Dans les dernières semaines, j’ai vu passer tout un tas de fils de discussion sur les réseaux sociaux, concernant notamment les méthodes utilisées pour entraîner ou éduquer les chiens. Le débat sur la chose ne date pas d’hier mais vu le regain d’intérêt pour le sujet, je me suis dit qu’il était temps d’y mettre mon grain de sel.

Tout d’abord, parlons un peu de punition.
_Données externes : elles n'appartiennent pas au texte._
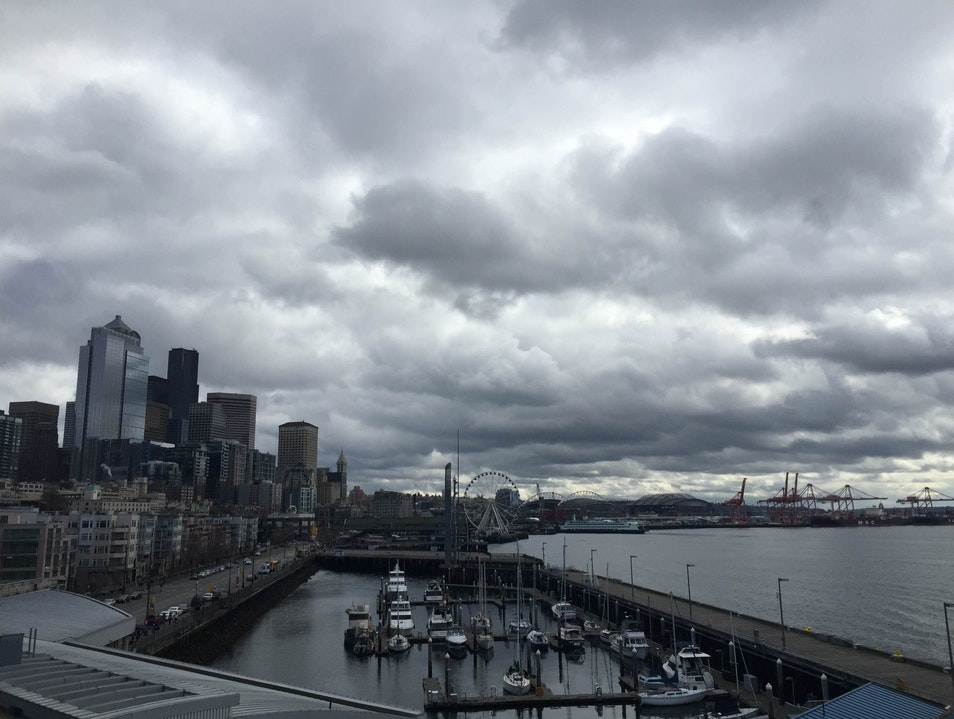 Bell Street Pier  Seattle Washington United States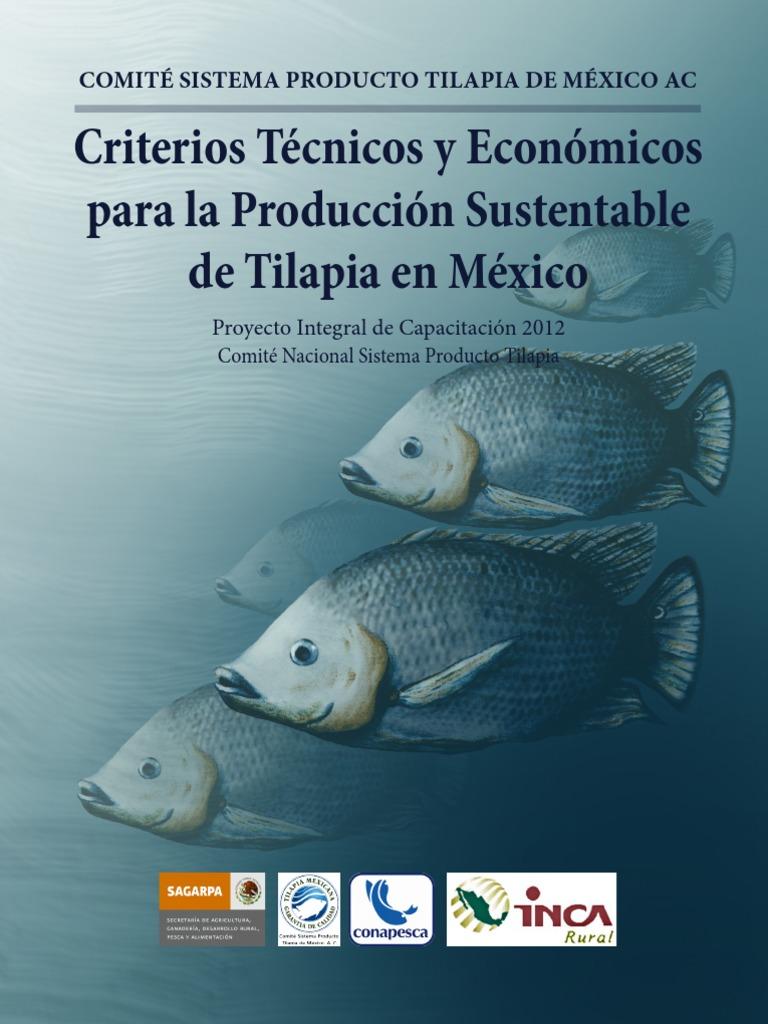 Criterios Tecnicos y Economicos Para La Produccion Sustentable de ...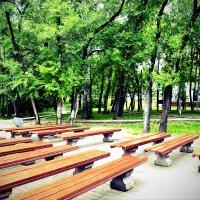 Парк ранним воскресным утром :: Роман Fox Hound Унжакоff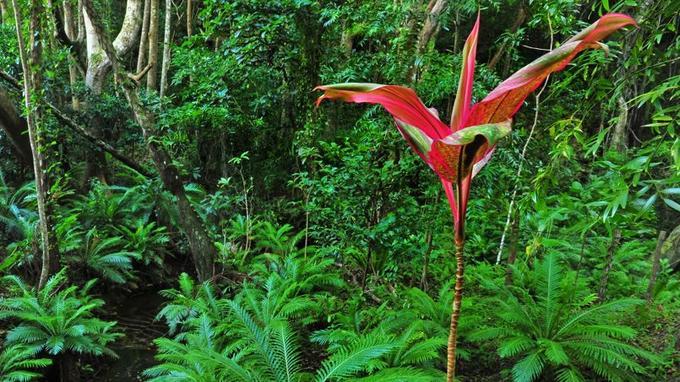 Exploitée au XIXe pour son bois de santal, l'île prend toutes les mesures pour préserver la beauté de ses sites naturels.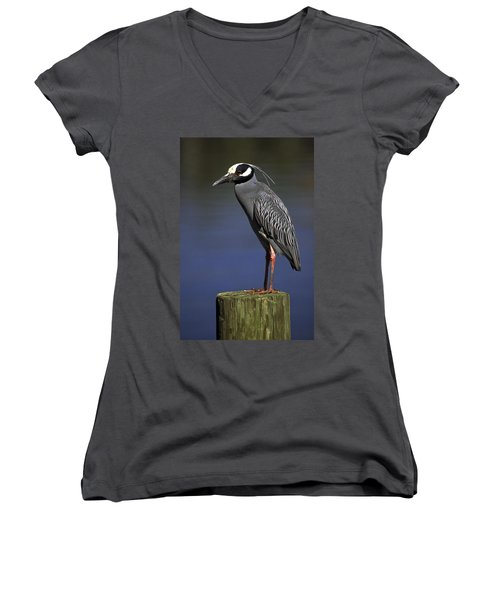 Women's V-Neck T-Shirt (Junior Cut) featuring the photograph Yellow-crowned Night Heron by Sally Weigand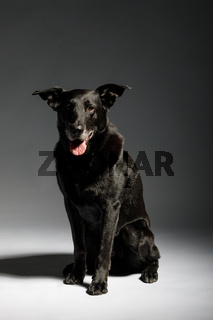 friendly and adorable crossbreed dog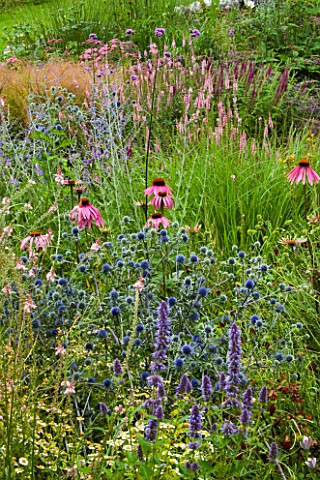 DESIGNER_CLARE_MATTHEWS__DEVON_GARDEN__THE_WALLED_GARDEN_WITH_ECHINACEA_PURPUREA__ERYNGIUM_BLAUKAPPE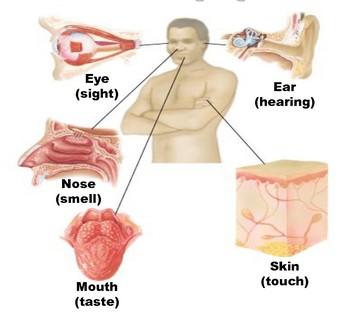 Gangguan dan Penyakit pada Sistem Indra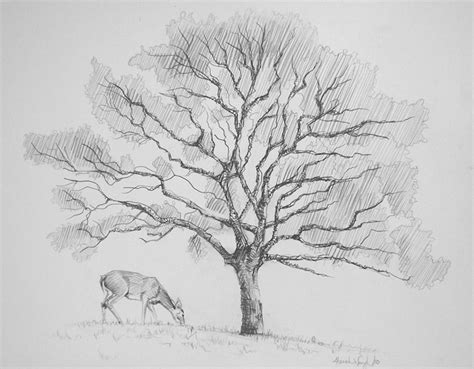 A Sketches Of Trees by Tree Sketch 2 By Cruciocurse On Deviantart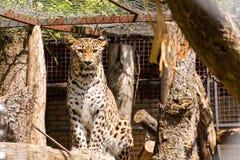 Leopard in einem ZOO-Käfig, der leblos schaut stockfotografie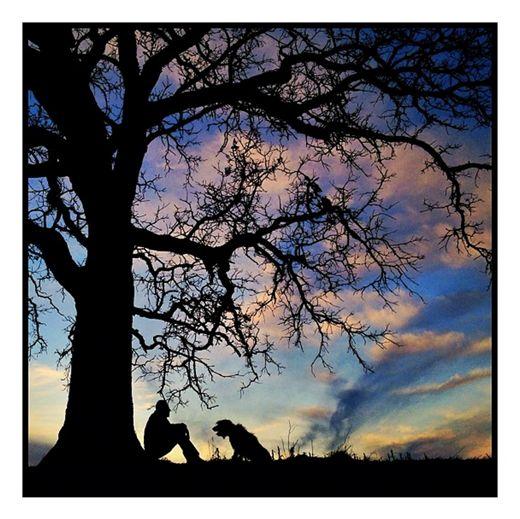 Exposure: Mark Hirsch and 'that tree'  Lauren Crabbe    Published: Jun 21, 2013 at 17:07:02 UTC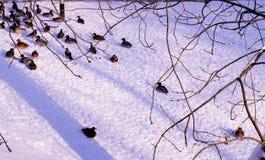 Szene mit Enten im Winter Stockbild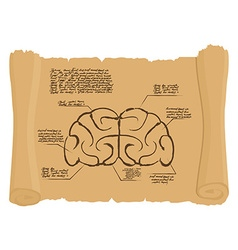 Brain of old scroll Drawing Old brain Diagram vector image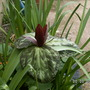 trillium (Trillium chloropetalum (Giant wakerobin))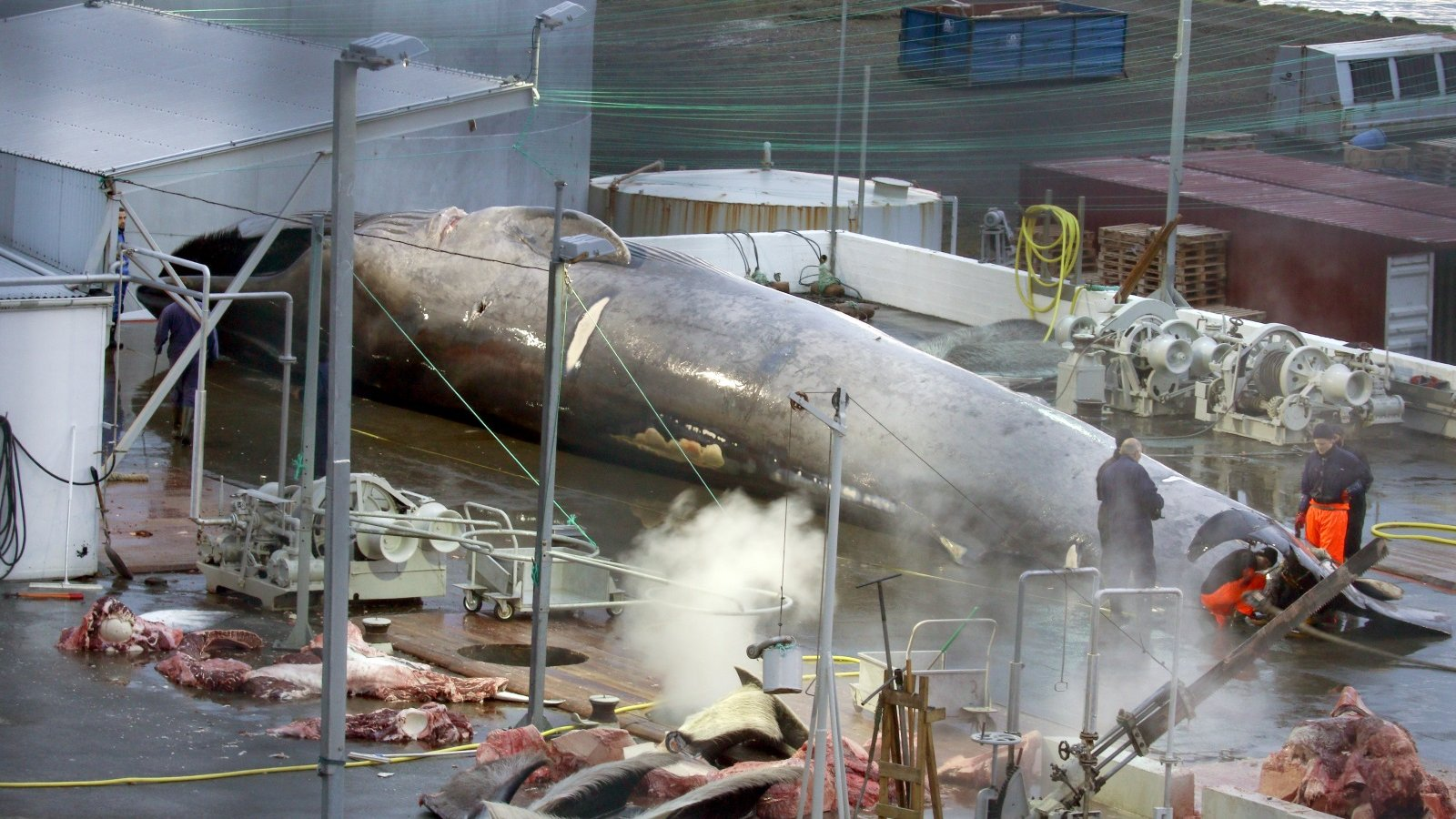 Icelandic Whaling Company Kills Endangered Blue Whale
Soyons clair. La punition, ça fait partie de mon coffre à outils. Je serais fort ignare si j’affirmais le contraire. De façon général, dans le cadre de mon travail, si punition j’utilise, il s’agit de punition négative (P-), qui implique le retrait de quelque chose de désirable à l’animal pour décourager un comportement (retrait du contact social, fin du jeu, disparition des récompenses etc.) Ce type d’intervention a pour avantage de ne créer aucune douleur ou peur chez l’animal. Par contre, si elle est surexploitée, la punition négative crée de la frustration chez le chien qui finit par en avoir marre de constamment échouer. C’est pourquoi un bon éducateur vous enseignera à maximiser le principe « succès-récompense ». C’est ce que je fais. Néanmoins, la punition négative reste un mécanisme valable, selon la situation, si utilisé avec parcimonie.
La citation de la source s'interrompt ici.